The Supreme Court’s decision allows Smith to face a retrial after the U.S. Court of Appeals for the 6th Circuit ruled last year that the process used to identify him violated his due process rights. In a dissenting opinion, Thomas strongly opposed the 6th Circuit’s decision to grant Smith’s habeas corpus petition and order a retrial. Justice Samuel Alito joined Thomas in dissent.
Thomas argued that the lower court’s ruling disregarded the Antiterrorism and Effective Death Penalty Act (AEDPA), which limits federal courts from overturning state court convictions, according to the Washington Examiner.
“The Sixth Circuit’s decision is the latest in a long line of blatant AEDPA abuses,” Thomas wrote, cautioning that the ruling undermines the authority of state courts and poses challenges for law enforcement and victims.
“Retrials inflict substantial pain on crime victims” and risk allowing “perpetrators of violent crimes to go free,” he added.
Smith was convicted of attempting to murder Quortney Tolliver in 2015 after she suffered severe skull and facial injuries from hammer blows during an attack at her home. Weeks later, Tolliver identified Smith as her attacker. However, the appeals court ruled that the identification process was “unduly suggestive” and unreliable.

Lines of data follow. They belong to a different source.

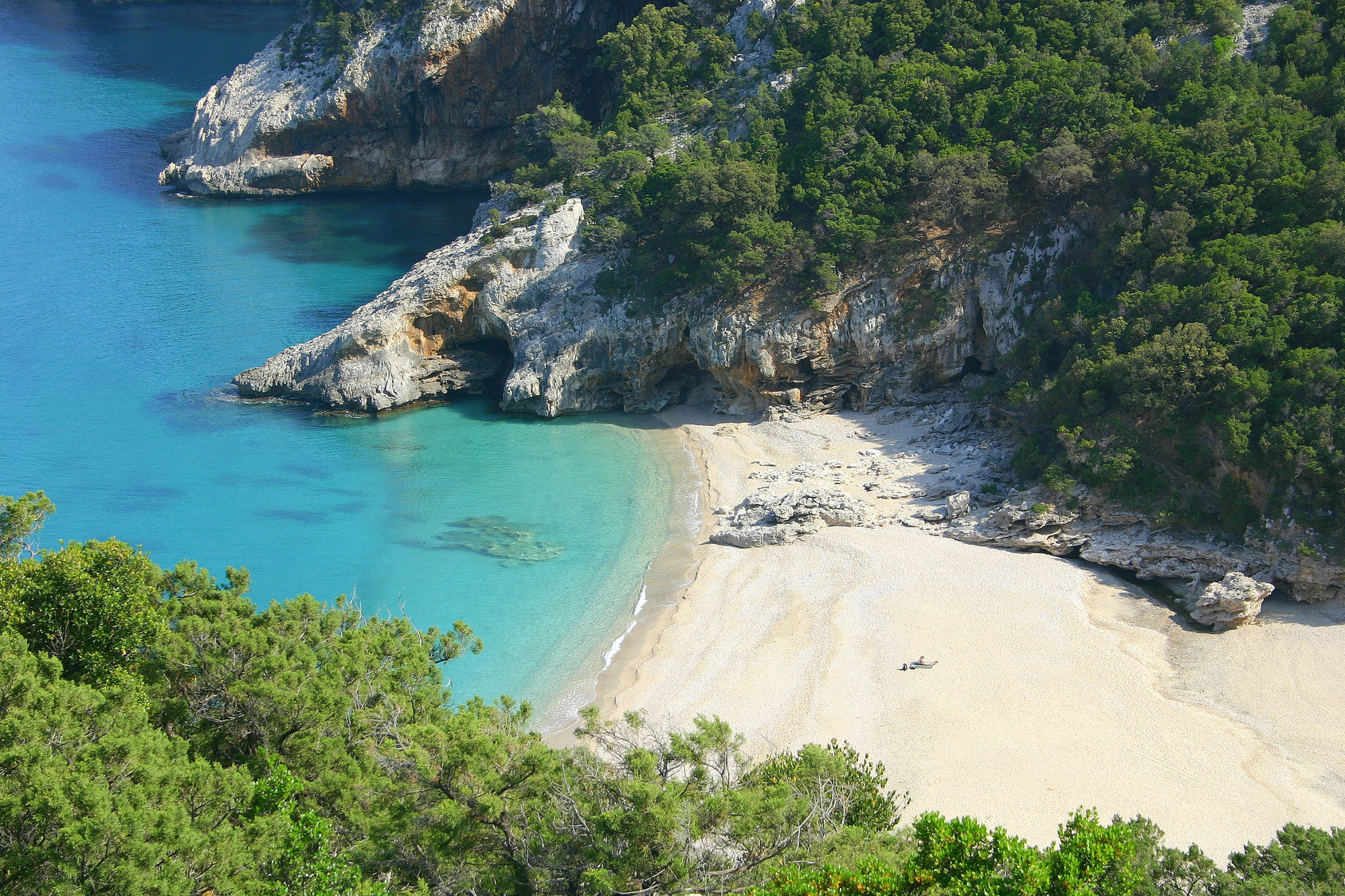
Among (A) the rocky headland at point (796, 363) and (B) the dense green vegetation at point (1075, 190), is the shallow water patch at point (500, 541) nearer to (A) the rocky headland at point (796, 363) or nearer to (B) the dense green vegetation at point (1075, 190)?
(A) the rocky headland at point (796, 363)

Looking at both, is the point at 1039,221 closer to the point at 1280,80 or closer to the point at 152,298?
the point at 1280,80

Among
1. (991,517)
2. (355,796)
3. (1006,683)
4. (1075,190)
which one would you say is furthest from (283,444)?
(1075,190)

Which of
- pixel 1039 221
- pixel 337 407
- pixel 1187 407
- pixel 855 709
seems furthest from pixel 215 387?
pixel 1187 407

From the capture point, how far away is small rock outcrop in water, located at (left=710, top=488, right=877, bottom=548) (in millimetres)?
31281

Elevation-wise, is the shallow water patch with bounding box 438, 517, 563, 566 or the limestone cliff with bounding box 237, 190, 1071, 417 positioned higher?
the limestone cliff with bounding box 237, 190, 1071, 417

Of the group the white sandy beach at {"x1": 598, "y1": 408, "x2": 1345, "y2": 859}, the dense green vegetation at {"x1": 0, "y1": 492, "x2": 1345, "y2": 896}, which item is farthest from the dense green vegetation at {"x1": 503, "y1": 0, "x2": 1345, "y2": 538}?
the dense green vegetation at {"x1": 0, "y1": 492, "x2": 1345, "y2": 896}

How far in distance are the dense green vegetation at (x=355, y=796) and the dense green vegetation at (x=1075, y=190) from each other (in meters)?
14.5

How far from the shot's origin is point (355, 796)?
49.5ft

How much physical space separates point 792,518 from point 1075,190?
1646 cm

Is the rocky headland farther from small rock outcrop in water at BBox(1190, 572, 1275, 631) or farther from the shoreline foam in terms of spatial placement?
the shoreline foam

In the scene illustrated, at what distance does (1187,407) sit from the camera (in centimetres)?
2812

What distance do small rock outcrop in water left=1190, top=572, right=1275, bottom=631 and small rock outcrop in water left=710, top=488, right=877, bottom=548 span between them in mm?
9649

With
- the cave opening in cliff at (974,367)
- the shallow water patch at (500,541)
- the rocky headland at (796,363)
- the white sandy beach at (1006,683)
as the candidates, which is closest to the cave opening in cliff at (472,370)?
the rocky headland at (796,363)

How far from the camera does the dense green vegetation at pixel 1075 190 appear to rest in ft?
90.2
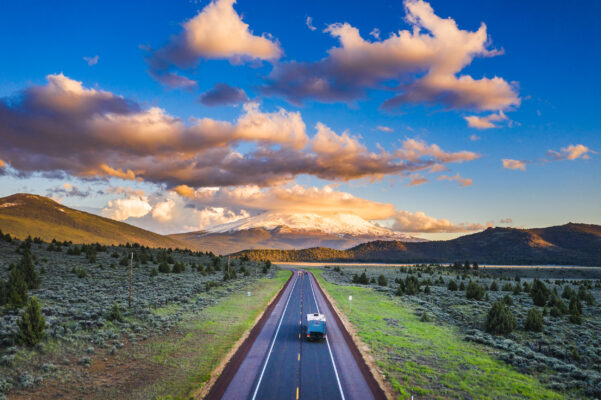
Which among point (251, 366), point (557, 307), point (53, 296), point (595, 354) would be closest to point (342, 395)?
point (251, 366)

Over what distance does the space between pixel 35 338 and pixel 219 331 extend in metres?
13.7

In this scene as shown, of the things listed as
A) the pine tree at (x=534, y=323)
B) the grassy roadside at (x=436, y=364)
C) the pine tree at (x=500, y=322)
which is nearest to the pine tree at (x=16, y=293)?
the grassy roadside at (x=436, y=364)

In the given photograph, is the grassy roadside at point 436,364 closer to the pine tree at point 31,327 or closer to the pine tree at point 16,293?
the pine tree at point 31,327

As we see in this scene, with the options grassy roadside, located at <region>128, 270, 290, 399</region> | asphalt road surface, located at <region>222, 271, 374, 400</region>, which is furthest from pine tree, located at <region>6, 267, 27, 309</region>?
asphalt road surface, located at <region>222, 271, 374, 400</region>

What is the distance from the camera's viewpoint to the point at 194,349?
992 inches

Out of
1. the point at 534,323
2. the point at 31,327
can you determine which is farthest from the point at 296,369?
the point at 534,323

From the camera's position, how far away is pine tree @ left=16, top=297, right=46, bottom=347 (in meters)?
21.5

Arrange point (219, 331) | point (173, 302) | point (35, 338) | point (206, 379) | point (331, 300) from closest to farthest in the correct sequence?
point (206, 379), point (35, 338), point (219, 331), point (173, 302), point (331, 300)

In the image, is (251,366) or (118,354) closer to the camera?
(251,366)

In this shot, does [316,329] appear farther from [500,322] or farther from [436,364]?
[500,322]

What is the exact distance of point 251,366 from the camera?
71.8 feet

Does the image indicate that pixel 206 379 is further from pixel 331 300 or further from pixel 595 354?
pixel 331 300

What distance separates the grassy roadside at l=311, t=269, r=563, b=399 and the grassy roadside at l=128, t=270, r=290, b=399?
11249 millimetres

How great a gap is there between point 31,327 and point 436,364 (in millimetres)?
27069
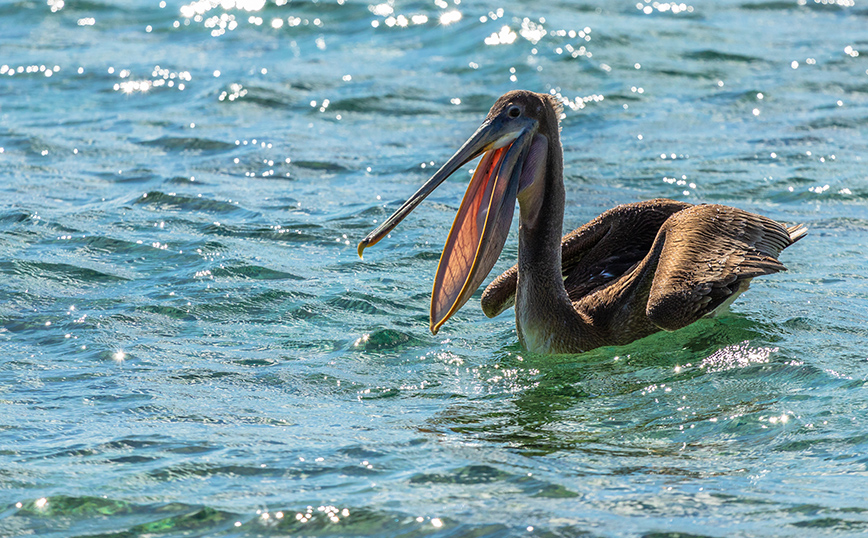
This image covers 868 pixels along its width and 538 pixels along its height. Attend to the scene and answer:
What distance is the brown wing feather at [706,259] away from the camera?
506 cm

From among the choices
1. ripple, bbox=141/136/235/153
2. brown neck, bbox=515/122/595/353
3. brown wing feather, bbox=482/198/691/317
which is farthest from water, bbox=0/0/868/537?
brown wing feather, bbox=482/198/691/317

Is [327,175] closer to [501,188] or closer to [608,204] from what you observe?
[608,204]

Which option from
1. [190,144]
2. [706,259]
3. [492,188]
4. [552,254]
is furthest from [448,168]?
[190,144]

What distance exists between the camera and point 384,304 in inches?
256

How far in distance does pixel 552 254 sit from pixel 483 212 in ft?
1.62

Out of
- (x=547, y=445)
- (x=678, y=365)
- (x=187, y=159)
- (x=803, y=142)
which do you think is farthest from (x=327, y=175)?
(x=547, y=445)

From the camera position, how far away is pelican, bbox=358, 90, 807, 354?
5109mm

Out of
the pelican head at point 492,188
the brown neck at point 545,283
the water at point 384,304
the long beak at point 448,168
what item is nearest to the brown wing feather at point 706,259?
the water at point 384,304

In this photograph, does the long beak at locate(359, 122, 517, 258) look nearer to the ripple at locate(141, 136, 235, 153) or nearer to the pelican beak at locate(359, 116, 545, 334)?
the pelican beak at locate(359, 116, 545, 334)

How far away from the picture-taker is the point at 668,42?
13.3 meters

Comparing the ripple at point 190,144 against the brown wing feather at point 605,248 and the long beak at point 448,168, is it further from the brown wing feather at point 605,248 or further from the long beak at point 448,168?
the long beak at point 448,168

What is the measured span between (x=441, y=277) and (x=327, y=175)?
4.27m

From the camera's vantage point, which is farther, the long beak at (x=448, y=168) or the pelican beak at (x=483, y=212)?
the pelican beak at (x=483, y=212)

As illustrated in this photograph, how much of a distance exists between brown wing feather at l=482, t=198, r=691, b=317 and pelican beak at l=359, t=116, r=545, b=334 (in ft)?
2.91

Ohio Attorney General David Yost (R) defended the original conviction, pointing to Smith’s DNA and phone records as evidence linking him to the crime. Yost argued that the appellate court had overstepped its bounds in ordering a retrial.

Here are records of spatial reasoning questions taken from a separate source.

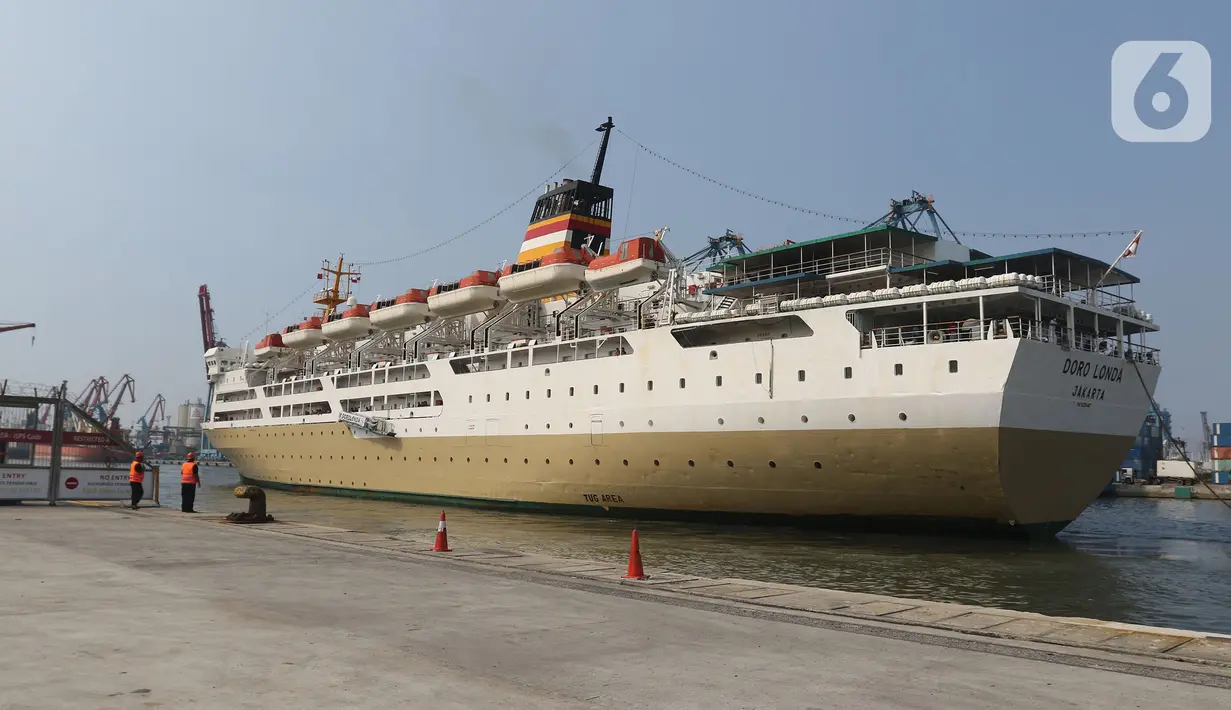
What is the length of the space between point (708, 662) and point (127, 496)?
76.1 feet

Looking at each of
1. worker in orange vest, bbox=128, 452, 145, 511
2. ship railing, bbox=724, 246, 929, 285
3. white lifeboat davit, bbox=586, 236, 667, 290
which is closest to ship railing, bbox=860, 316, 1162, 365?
ship railing, bbox=724, 246, 929, 285

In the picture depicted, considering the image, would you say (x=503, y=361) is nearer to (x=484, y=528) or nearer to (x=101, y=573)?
(x=484, y=528)

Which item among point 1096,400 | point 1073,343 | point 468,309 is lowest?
point 1096,400

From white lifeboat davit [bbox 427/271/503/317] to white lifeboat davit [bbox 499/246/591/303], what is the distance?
4.75 feet

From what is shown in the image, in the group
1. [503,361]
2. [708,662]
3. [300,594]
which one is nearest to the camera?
[708,662]

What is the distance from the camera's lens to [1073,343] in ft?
67.8

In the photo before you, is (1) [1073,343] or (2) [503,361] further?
(2) [503,361]

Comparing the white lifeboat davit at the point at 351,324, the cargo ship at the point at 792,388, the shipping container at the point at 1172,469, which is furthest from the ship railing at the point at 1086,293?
the shipping container at the point at 1172,469

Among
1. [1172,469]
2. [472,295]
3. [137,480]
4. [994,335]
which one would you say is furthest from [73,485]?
[1172,469]

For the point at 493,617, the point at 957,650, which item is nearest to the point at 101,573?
the point at 493,617

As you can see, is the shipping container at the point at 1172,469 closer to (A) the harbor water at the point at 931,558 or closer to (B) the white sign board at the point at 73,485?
(A) the harbor water at the point at 931,558

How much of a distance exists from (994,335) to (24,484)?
25256 mm

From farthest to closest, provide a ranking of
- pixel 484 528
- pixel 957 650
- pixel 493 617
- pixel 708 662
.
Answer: pixel 484 528 → pixel 493 617 → pixel 957 650 → pixel 708 662

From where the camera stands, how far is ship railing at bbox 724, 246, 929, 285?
75.4ft
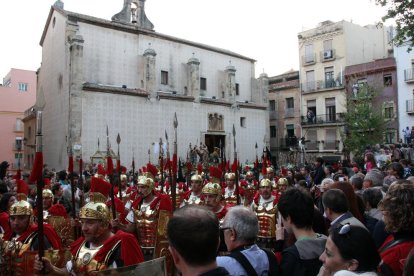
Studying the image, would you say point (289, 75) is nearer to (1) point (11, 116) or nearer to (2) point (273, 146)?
(2) point (273, 146)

“The Sixth Circuit not only mishandled the law of eyewitness testimony, it fumbled the law that sets the rule of decision for federal habeas courts,” Yost stated in a brief to the Supreme Court last October.
This marks the second time the Supreme Court has declined to review the 6th Circuit’s decision. The first refusal came in November when the justices rejected an earlier petition.
Thomas warned that retrying the case nearly a decade later would strain resources, risk losing evidence, and prolong the victim’s suffering.
“Retrial diverts significant time and resources away from other law enforcement activities, and it is often ‘more difficult’ because of the ‘erosion of memory’ and ‘dispersion of witnesses’ that accompany the passage of time,” Thomas wrote.
Despite Thomas’s concerns, the Supreme Court’s decision leaves prosecutors free to pursue a retrial under the guidelines set by the 6th Circuit.
In a separate case, the Supreme Court recently rejected efforts by Montana Republicans to invoke a version of the “independent state legislature” theory to challenge two state election laws.
The court’s 2023 rejection of the maximalist version of this theory affirmed that state legislatures do not have unchecked power over election rules, and state courts retain the authority to conduct judicial reviews. However, the majority opinion clarified that state courts do not have “free rein” in such matters.
The court’s ruling did not define a specific standard for determining when the Elections Clause of the Constitution limits state court interventions in federal election laws.
Montana Secretary of State Christi Jacobsen (R) had asked the Supreme Court to review the case to restore two laws banning same-day voter registration and paid ballot collection on election day. These laws had been struck down by the Montana Supreme Court in a 5-2 ruling, citing the state constitution.
In her appeal, Jacobsen, represented by Montana Attorney General Austin Knudsen (R), argued that the Montana Supreme Court had overstepped its role, becoming “the final and exclusive arbiter of all federal election legislation in Montana.”
The National Republican Senatorial Committee, 15 Republican state attorneys general, and the America First Legal Foundation supported Montana’s petition. Conversely, Montana Democrats urged the Supreme Court to let the lower court’s ruling stand, emphasizing that it was rooted in the trial’s comprehensive record and existing state law.
“The court’s analysis was based on the ample trial record in this case and firmly grounded in existing Montana law. There was nothing extraordinary or inappropriate about it,” Democrats wrote in their filings, according to The Hill.